With January below zero weather likely to happen, the insurance implications of giving your friend, co-worker or neighbor a jump to help get the car started is important to know. We had a reader ask if we would discuss the insurance ramifications and exposure for jumping a vehicle improperly. His example was putting the positive and negative clamps on jumper cables to the wrong terminals on a car with a dead battery, in his case, a client (let’s call the client Sally) caused damage to the electrical system of a car owned by a co-worker (let’s call him John) while trying to be helpful. The damage caused by such a mistake is common. In fact, it is not the uncommon for one of the vehicles to burst into flames. Where is the coverage?
If John makes a claim on his personal auto policy, the insurer may be tempted to cite the exclusion for “mechanical or electrical breakdown or failure.” This would be incorrect interpretation of that exclusion, however, since the lead-in wording says the exclusion applies to “damage due and confined to” the electrical breakdown.
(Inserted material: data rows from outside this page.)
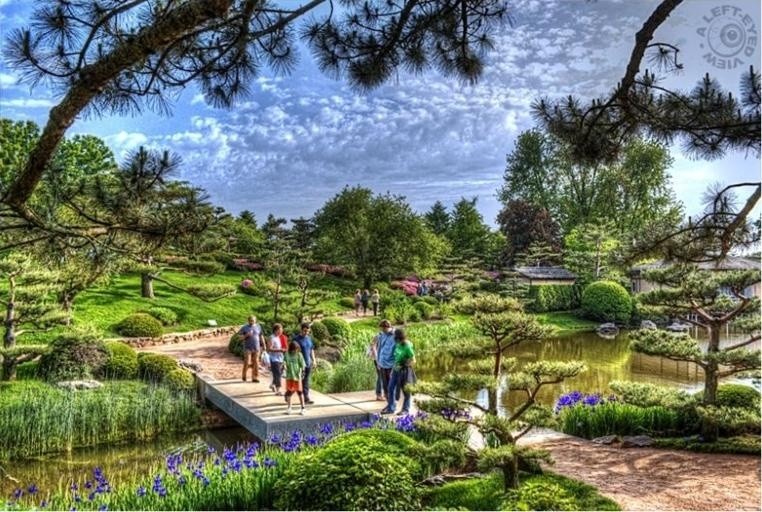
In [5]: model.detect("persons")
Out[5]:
[239,315,317,414]
[417,282,437,297]
[353,288,380,316]
[370,319,415,415]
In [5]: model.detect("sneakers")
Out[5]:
[304,400,314,405]
[242,377,260,382]
[286,407,306,415]
[269,384,288,402]
[376,395,410,415]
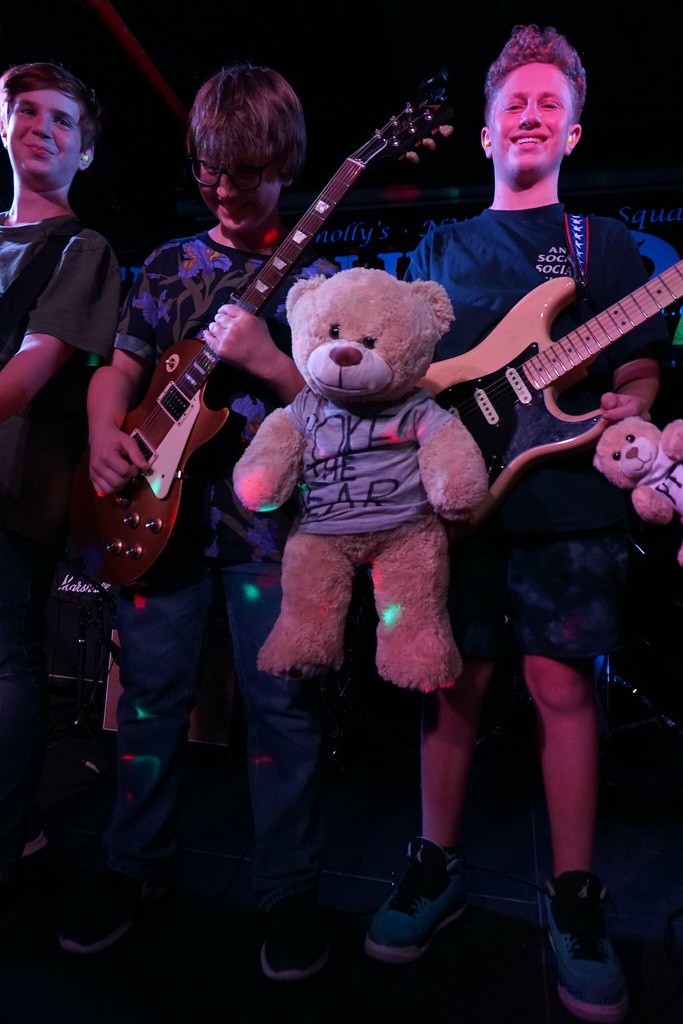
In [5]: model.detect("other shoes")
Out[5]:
[59,868,170,952]
[260,891,328,980]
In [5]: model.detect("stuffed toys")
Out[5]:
[233,267,489,695]
[594,416,683,565]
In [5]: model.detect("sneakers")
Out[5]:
[544,870,629,1023]
[365,836,468,963]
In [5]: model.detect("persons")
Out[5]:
[0,27,683,1024]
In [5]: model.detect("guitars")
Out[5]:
[413,257,683,542]
[57,72,461,600]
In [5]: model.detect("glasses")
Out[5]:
[188,148,270,192]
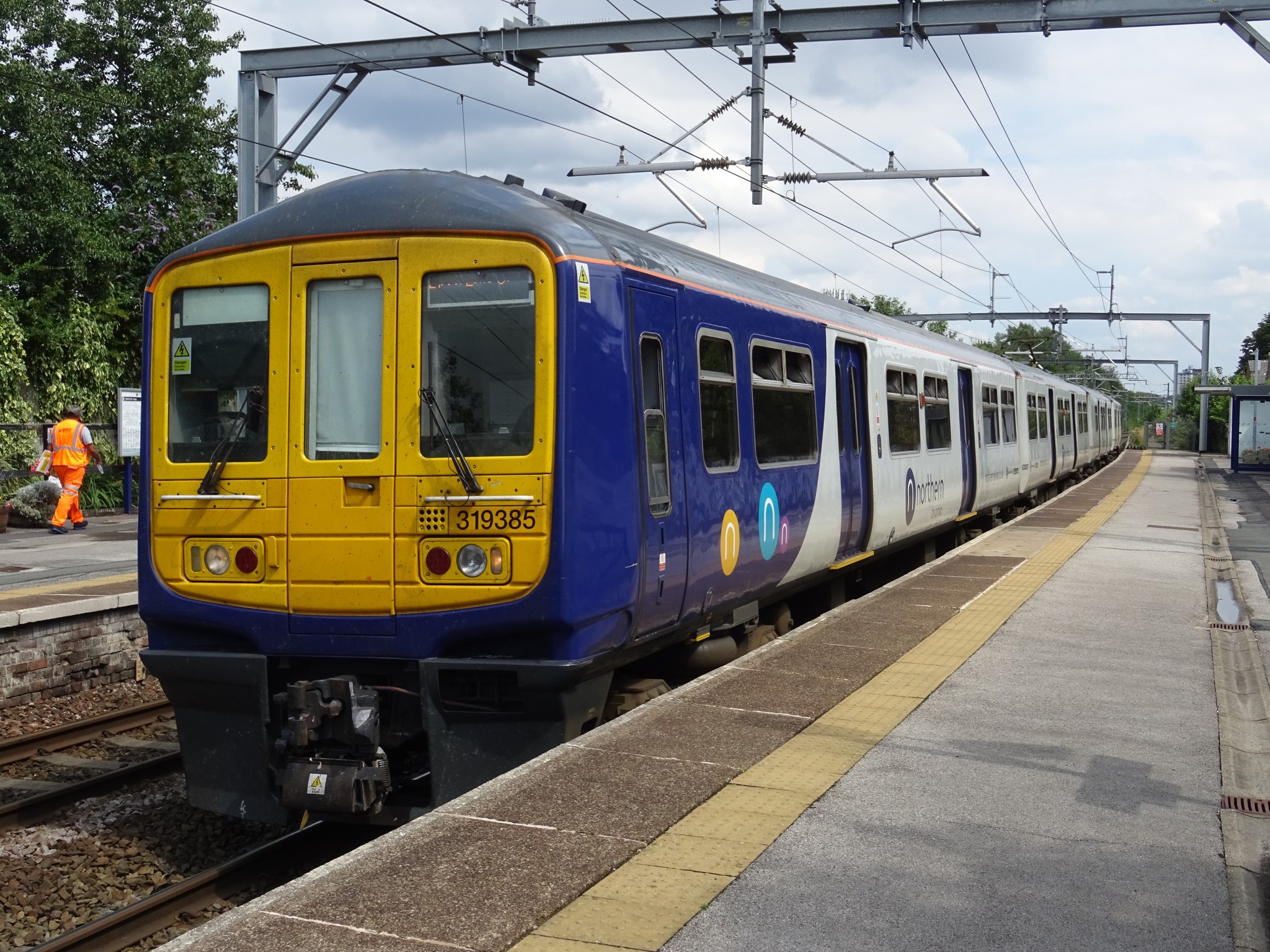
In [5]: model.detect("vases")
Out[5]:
[0,505,10,533]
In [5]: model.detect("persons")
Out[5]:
[43,404,103,534]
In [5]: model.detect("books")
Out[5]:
[35,457,58,479]
[38,450,53,463]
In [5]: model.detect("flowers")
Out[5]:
[0,488,12,509]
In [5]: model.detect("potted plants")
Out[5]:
[7,479,63,528]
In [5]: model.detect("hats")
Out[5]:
[67,405,85,416]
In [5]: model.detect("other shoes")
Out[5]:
[51,524,68,534]
[73,520,88,530]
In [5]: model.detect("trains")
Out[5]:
[137,168,1123,822]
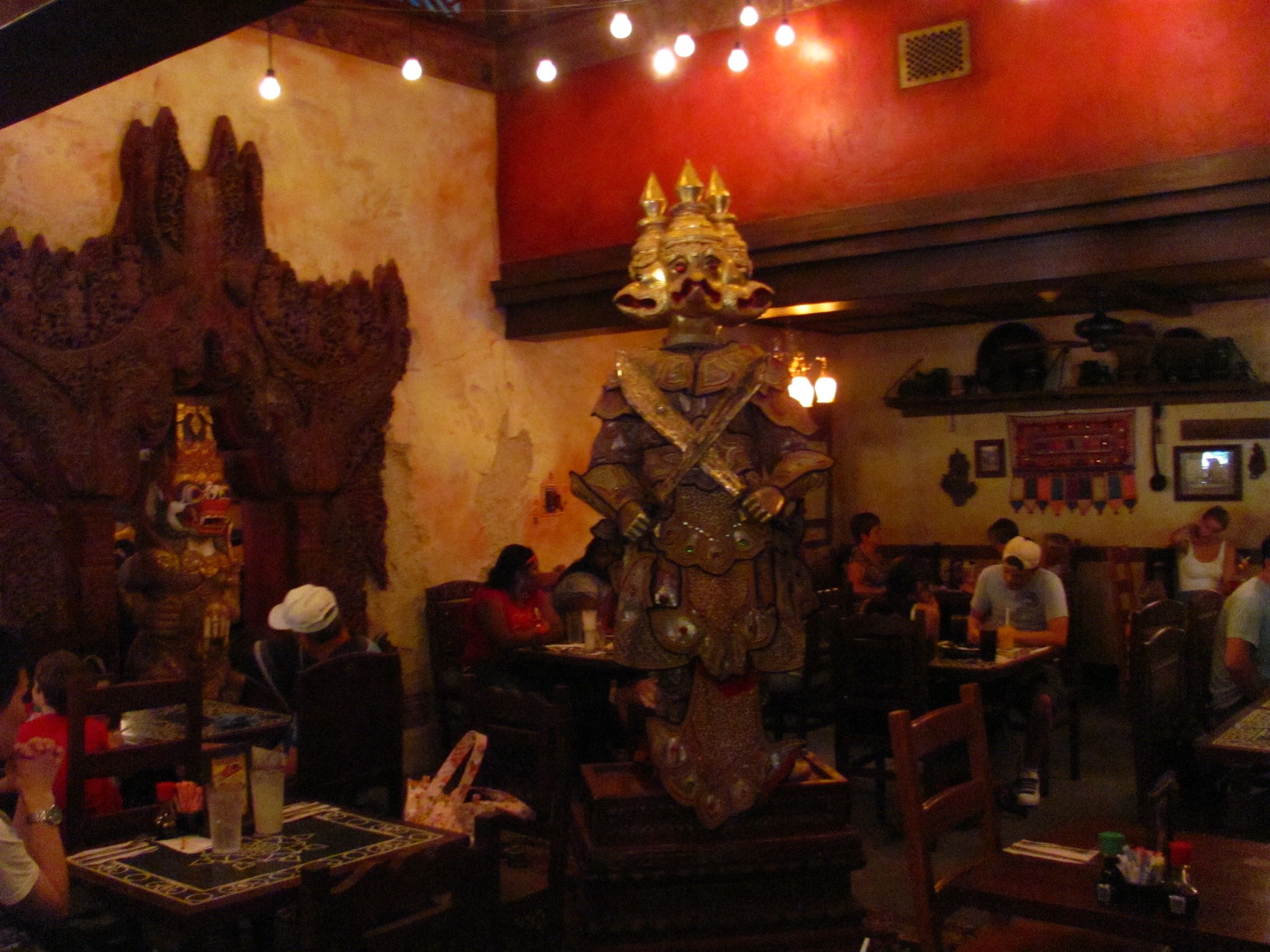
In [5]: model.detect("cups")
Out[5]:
[208,785,242,854]
[980,629,997,661]
[249,770,285,835]
[567,614,582,643]
[997,626,1015,650]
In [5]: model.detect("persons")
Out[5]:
[572,157,832,823]
[844,512,919,605]
[987,518,1018,556]
[553,534,621,641]
[1167,505,1238,644]
[265,583,406,821]
[967,536,1070,808]
[1209,532,1270,721]
[0,628,143,952]
[116,399,250,706]
[471,542,577,703]
[229,566,297,715]
[10,650,123,818]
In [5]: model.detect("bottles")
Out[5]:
[1096,858,1125,909]
[1159,866,1201,920]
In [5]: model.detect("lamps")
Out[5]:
[763,318,838,413]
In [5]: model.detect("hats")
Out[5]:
[1002,536,1042,571]
[267,583,341,635]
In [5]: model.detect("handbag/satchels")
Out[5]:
[405,729,536,905]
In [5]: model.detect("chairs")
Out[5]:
[832,605,965,829]
[886,683,1173,952]
[274,804,504,952]
[1186,588,1224,702]
[65,659,207,857]
[460,673,584,952]
[1003,571,1086,782]
[1123,596,1194,835]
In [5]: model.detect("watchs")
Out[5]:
[26,804,63,825]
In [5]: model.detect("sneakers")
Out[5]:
[1017,771,1041,805]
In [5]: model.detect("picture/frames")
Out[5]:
[1172,442,1244,502]
[973,437,1007,478]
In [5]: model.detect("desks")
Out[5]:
[115,697,297,772]
[1194,690,1270,774]
[923,642,1053,677]
[948,815,1270,952]
[64,797,477,952]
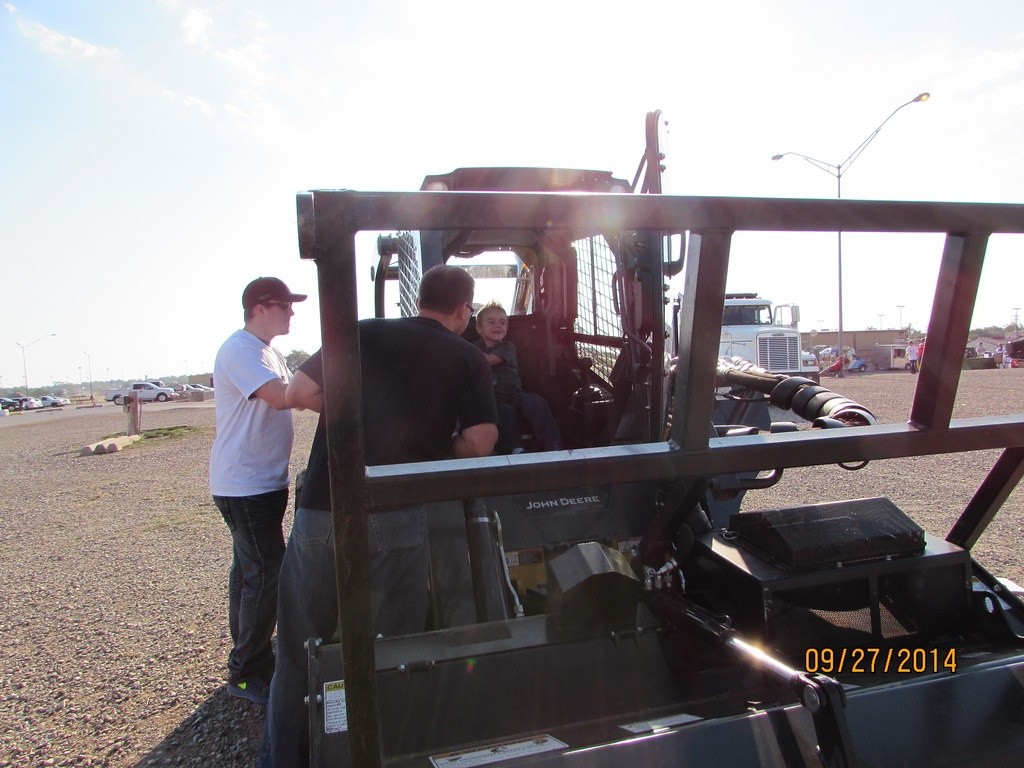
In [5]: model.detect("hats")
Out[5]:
[242,277,308,309]
[837,356,842,360]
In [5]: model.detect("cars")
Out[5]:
[0,396,70,412]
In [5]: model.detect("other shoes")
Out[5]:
[227,673,271,704]
[262,656,276,684]
[509,451,535,456]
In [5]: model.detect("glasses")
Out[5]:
[268,301,292,312]
[459,300,475,318]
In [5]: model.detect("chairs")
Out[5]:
[465,308,594,443]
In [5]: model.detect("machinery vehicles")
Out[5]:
[296,167,1024,768]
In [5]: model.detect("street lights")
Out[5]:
[16,333,57,397]
[772,93,929,376]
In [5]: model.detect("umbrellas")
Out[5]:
[818,348,839,362]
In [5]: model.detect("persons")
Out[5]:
[819,356,842,375]
[844,356,849,373]
[208,276,307,705]
[996,343,1006,368]
[19,398,24,413]
[918,338,925,365]
[906,340,918,374]
[256,266,524,768]
[977,342,985,354]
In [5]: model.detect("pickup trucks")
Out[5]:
[104,381,214,405]
[672,292,820,384]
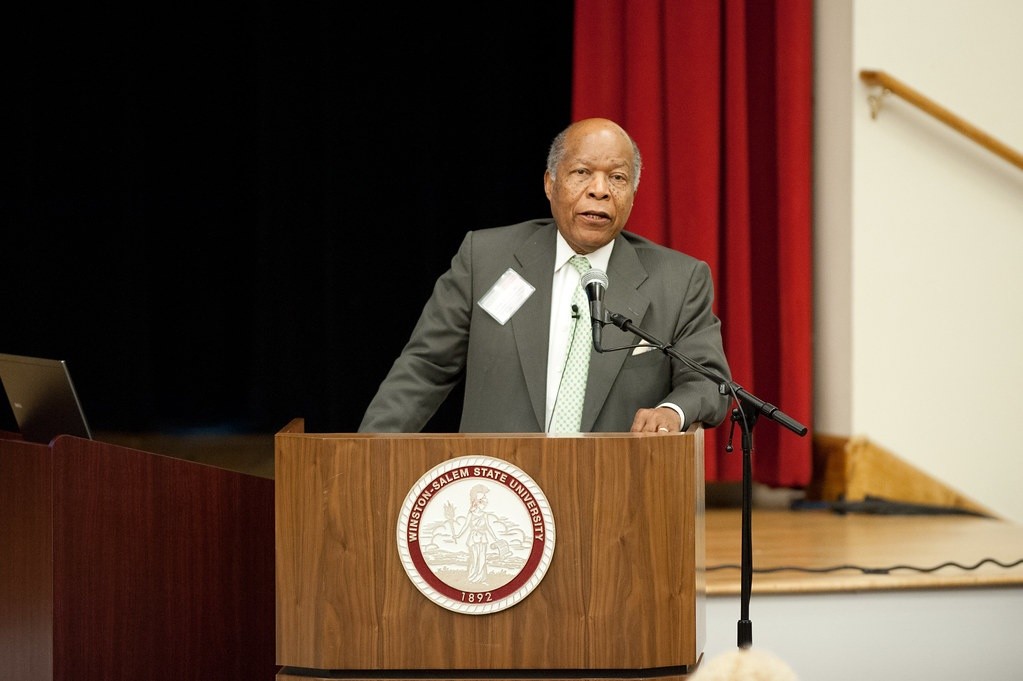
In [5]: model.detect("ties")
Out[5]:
[548,252,593,436]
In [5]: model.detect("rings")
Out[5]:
[659,428,668,432]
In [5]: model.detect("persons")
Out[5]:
[358,118,733,434]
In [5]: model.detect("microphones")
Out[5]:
[572,305,580,318]
[581,267,609,349]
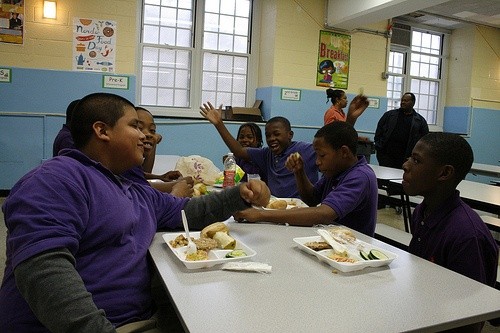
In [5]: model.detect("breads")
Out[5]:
[270,200,287,210]
[200,222,229,239]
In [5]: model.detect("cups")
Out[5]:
[247,174,260,182]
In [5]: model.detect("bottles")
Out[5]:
[223,153,236,189]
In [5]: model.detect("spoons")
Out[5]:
[318,229,348,255]
[181,210,197,254]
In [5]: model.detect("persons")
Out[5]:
[0,92,270,333]
[198,93,370,199]
[122,107,195,198]
[141,135,184,182]
[323,89,349,125]
[52,99,81,157]
[374,92,430,170]
[236,122,264,182]
[10,12,21,29]
[402,132,499,333]
[232,121,379,238]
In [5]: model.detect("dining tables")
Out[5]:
[147,163,500,333]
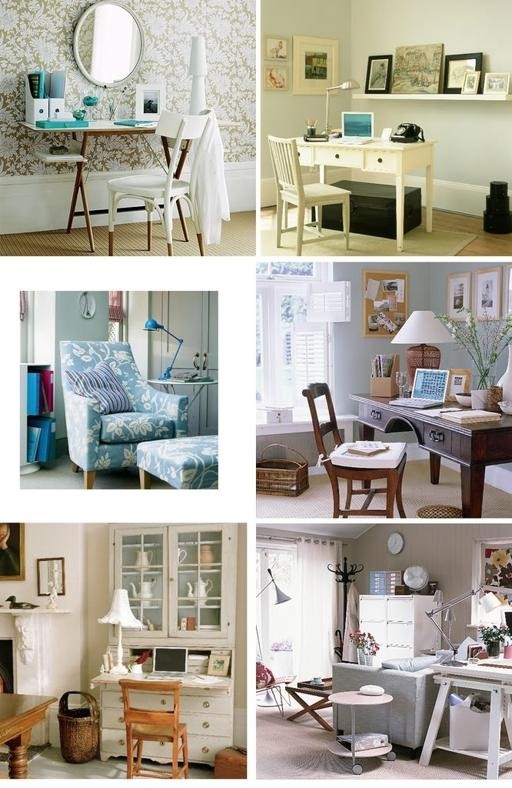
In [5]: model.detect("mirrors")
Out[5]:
[74,1,146,88]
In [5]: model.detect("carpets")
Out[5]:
[262,205,479,256]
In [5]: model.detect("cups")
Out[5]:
[273,640,292,649]
[306,126,316,135]
[504,644,512,659]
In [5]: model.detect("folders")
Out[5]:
[28,417,56,461]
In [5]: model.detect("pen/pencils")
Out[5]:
[306,120,317,128]
[194,675,204,680]
[440,409,470,413]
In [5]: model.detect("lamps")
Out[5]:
[140,318,184,380]
[256,567,291,708]
[424,584,502,653]
[391,311,455,390]
[322,79,361,137]
[99,589,146,675]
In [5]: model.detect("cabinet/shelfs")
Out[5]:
[108,523,237,648]
[359,594,442,669]
[89,646,235,770]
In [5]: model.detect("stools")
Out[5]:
[137,434,218,488]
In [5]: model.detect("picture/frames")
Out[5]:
[447,265,511,322]
[264,34,339,96]
[362,270,408,338]
[443,52,510,96]
[365,55,392,93]
[135,82,167,120]
[0,522,25,580]
[445,369,472,403]
[207,656,231,677]
[38,557,65,596]
[467,532,512,627]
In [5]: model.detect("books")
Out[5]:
[348,440,389,457]
[27,427,41,462]
[442,409,501,425]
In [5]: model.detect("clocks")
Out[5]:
[386,532,405,555]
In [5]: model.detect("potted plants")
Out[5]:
[436,307,511,411]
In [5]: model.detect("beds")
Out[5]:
[147,378,218,410]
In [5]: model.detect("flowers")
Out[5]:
[478,623,510,642]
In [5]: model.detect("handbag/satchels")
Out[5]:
[449,693,489,751]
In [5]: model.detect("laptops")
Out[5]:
[330,111,374,145]
[146,647,188,680]
[390,368,451,409]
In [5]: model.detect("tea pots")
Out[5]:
[178,547,187,564]
[187,576,214,606]
[127,580,154,607]
[135,550,153,572]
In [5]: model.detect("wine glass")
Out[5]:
[395,370,409,398]
[79,85,99,121]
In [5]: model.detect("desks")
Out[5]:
[0,691,58,778]
[420,664,512,780]
[349,392,512,518]
[20,119,192,252]
[286,134,439,255]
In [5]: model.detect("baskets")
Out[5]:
[57,691,101,764]
[256,443,310,496]
[418,504,465,519]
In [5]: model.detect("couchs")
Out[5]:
[331,655,451,758]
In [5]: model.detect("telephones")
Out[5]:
[391,122,420,143]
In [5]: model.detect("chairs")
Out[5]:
[256,675,297,719]
[107,109,213,255]
[268,135,353,256]
[302,381,408,518]
[120,679,190,780]
[60,339,189,488]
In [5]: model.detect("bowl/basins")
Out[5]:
[313,675,322,682]
[455,391,472,407]
[497,400,512,415]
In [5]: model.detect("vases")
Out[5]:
[489,640,500,656]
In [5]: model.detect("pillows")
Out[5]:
[62,361,136,413]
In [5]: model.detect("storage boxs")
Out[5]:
[214,745,247,779]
In this case, the damage was not due to spontaneous electrical failure as contemplated by the exclusion; rather it was caused by human negligence and the resulting damage is covered.
If John makes a direct claim or John’s insurer subrogates against Sally, where is the coverage for Sally? (Note: the non-subrogation provision in the physical damage section only applies to someone who is using the vehicle with permission; Sally wasn’t using John’s vehicle.) Under either the ISO PAP, the liability coverage applies to damages for property damage for which Sally is legally responsible because of an auto accident arising out of the maintenance of any auto. John’s vehicle is not being used by Sally or in her care, so the care-custody-control exclusion doesn’t apply. The only provision that could cause a coverage issue is the limitation of coverage to an “auto accident.” But court cases have ruled that an “auto accident” occurs when (1) one or more vehicles are involved with another vehicle, an object, or a person, (2) the vehicle is being used, including exit or entry, as a motor vehicle, and (3) a causal connection exists between the vehicle’s use and the injury-producing event. In our opinion, this accident meets these three tests and the PAP liability coverage would apply. The homeowners insurance policy wouldn’t typically apply because it has an exclusion which applies to the maintenance of any motor vehicle.